Work task →
The response must contain every line from the records below that has "hartebeest".

Record set →
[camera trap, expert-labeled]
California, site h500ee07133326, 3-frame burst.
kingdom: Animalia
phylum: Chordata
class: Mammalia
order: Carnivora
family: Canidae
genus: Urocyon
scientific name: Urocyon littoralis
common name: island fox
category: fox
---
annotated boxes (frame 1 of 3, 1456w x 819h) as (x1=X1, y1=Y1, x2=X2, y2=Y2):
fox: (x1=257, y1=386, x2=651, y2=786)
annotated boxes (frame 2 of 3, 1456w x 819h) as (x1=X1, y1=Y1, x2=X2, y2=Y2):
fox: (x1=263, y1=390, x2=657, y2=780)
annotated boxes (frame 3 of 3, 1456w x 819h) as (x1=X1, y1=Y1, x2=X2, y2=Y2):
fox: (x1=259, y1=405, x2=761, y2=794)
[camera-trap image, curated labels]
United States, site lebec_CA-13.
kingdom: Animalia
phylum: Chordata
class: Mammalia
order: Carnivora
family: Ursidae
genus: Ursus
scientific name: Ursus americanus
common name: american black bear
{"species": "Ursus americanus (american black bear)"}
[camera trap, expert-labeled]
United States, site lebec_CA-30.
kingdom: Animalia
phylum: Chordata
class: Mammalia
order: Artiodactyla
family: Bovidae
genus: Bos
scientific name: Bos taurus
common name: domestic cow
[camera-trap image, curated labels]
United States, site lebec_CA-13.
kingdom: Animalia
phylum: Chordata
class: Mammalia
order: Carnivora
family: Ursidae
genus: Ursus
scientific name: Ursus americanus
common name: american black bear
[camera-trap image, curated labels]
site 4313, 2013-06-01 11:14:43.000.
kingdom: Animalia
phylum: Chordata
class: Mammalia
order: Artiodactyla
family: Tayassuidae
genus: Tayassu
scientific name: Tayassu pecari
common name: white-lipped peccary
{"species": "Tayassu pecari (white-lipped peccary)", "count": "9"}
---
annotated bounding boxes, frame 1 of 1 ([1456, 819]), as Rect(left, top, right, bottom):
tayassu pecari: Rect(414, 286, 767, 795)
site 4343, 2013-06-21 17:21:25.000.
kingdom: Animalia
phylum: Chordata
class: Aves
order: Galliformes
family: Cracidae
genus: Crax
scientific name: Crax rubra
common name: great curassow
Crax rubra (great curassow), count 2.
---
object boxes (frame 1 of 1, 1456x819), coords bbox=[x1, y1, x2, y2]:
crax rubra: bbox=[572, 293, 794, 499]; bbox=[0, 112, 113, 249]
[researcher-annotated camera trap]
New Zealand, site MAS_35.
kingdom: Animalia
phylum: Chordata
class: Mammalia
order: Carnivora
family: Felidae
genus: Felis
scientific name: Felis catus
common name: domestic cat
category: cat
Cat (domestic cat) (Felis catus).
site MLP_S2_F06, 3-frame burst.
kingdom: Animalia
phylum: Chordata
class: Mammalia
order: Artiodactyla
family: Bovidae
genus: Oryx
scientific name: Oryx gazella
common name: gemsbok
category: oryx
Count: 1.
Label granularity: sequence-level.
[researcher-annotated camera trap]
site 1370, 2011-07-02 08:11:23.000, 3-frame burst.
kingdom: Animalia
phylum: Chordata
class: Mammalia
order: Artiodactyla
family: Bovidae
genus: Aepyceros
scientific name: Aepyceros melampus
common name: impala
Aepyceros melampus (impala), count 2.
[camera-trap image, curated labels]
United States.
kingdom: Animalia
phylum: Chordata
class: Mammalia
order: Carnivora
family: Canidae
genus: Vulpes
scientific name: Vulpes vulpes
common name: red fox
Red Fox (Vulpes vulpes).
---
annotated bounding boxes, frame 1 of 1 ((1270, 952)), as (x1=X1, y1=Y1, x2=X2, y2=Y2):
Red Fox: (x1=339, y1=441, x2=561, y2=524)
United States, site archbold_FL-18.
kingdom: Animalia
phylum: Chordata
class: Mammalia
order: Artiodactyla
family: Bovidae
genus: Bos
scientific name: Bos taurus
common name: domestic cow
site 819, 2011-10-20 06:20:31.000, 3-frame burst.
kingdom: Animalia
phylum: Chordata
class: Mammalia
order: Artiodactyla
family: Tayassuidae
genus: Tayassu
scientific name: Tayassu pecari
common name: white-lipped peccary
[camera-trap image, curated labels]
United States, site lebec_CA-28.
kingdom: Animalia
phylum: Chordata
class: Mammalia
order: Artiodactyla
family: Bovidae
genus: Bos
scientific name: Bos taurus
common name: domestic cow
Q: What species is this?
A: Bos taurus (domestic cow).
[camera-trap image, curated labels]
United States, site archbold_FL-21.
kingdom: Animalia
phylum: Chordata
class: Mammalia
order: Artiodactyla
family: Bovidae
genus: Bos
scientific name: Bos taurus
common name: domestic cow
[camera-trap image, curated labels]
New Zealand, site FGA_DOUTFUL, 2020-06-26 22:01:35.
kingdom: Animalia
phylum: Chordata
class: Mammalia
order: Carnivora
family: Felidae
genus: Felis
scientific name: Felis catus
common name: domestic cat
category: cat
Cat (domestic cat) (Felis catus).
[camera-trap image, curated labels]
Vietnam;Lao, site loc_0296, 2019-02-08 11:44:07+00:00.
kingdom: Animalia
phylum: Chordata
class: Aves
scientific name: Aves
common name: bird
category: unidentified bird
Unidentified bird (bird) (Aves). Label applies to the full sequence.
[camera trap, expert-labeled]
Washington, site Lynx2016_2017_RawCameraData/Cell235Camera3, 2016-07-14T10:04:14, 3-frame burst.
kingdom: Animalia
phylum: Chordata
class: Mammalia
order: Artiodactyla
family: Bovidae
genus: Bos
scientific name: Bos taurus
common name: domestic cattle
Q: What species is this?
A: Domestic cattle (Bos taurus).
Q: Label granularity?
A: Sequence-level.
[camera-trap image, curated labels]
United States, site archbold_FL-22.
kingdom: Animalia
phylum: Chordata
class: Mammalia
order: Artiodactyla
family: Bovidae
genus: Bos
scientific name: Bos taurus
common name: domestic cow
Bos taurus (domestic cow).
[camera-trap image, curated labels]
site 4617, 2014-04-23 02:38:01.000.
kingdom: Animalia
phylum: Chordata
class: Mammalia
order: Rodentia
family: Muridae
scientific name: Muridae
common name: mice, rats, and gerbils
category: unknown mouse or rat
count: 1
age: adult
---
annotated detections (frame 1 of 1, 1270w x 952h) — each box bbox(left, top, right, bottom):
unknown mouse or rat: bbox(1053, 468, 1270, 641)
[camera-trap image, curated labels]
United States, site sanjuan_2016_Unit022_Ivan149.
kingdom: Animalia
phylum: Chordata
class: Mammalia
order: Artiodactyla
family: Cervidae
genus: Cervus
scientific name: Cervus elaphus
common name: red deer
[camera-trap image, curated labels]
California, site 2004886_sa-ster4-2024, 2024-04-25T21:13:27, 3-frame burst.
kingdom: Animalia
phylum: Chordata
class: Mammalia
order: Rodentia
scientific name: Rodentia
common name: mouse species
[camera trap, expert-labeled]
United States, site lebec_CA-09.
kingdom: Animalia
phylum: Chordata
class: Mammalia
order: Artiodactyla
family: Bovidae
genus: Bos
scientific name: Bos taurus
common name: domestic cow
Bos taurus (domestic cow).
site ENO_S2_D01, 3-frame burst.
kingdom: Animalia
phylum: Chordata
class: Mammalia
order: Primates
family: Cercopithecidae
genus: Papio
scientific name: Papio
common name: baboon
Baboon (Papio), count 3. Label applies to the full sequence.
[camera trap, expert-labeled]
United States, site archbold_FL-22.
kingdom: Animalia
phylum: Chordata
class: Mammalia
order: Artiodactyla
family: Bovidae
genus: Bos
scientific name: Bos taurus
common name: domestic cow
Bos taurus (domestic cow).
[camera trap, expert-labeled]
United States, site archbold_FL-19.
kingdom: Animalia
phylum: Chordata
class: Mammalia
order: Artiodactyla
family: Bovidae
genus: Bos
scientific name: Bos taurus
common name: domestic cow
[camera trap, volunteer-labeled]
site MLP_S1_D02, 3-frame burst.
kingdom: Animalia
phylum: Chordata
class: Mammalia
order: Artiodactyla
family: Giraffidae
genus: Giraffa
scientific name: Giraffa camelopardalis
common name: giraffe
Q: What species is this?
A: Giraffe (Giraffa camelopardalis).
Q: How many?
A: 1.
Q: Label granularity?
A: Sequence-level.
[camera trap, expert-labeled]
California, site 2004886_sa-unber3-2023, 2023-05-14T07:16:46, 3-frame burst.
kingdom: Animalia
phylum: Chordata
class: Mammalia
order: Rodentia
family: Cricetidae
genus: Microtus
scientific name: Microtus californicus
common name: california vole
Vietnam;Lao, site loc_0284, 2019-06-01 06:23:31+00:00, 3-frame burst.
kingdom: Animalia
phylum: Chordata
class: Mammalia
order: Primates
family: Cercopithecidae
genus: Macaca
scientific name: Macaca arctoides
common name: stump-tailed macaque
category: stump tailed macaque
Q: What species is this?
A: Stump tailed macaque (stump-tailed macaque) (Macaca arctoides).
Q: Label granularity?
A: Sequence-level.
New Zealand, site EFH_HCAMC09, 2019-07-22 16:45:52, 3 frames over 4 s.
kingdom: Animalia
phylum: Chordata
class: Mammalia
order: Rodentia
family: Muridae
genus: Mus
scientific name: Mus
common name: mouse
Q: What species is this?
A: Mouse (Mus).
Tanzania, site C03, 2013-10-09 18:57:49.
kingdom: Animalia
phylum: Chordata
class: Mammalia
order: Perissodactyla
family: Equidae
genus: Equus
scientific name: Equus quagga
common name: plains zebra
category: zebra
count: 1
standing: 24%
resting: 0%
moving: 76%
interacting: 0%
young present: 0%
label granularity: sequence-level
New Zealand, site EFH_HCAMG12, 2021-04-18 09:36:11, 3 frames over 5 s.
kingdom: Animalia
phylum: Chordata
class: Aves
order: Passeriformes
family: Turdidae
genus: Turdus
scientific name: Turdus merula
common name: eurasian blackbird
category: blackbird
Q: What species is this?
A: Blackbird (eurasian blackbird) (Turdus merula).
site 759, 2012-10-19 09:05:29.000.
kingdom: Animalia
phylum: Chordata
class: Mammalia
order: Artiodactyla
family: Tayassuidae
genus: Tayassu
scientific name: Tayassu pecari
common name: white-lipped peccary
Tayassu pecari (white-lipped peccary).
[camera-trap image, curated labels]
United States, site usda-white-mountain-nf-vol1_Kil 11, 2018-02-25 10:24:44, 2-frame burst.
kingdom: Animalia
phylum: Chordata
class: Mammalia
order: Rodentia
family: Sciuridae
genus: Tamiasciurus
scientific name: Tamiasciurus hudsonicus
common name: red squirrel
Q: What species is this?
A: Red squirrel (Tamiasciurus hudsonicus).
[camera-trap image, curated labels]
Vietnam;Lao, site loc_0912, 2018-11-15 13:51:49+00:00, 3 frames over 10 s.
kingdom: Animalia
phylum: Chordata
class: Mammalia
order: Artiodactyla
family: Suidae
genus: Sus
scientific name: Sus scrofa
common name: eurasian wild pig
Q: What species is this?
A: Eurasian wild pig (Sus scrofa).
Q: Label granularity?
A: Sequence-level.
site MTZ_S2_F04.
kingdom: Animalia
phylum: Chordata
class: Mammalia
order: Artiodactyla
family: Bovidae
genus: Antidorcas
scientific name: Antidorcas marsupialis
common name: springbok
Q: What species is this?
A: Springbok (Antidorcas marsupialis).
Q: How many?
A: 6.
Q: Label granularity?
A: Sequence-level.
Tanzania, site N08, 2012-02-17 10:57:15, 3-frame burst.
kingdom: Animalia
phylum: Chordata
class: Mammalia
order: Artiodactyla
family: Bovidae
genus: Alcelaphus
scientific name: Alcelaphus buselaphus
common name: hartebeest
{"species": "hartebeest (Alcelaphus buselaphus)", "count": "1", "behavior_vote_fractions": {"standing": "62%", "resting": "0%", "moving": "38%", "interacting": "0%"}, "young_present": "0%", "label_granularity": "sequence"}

Written response →
common name: hartebeest
{"species": "hartebeest (Alcelaphus buselaphus)", "count": "1", "behavior_vote_fractions": {"standing": "62%", "resting": "0%", "moving": "38%", "interacting": "0%"}, "young_present": "0%", "label_granularity": "sequence"}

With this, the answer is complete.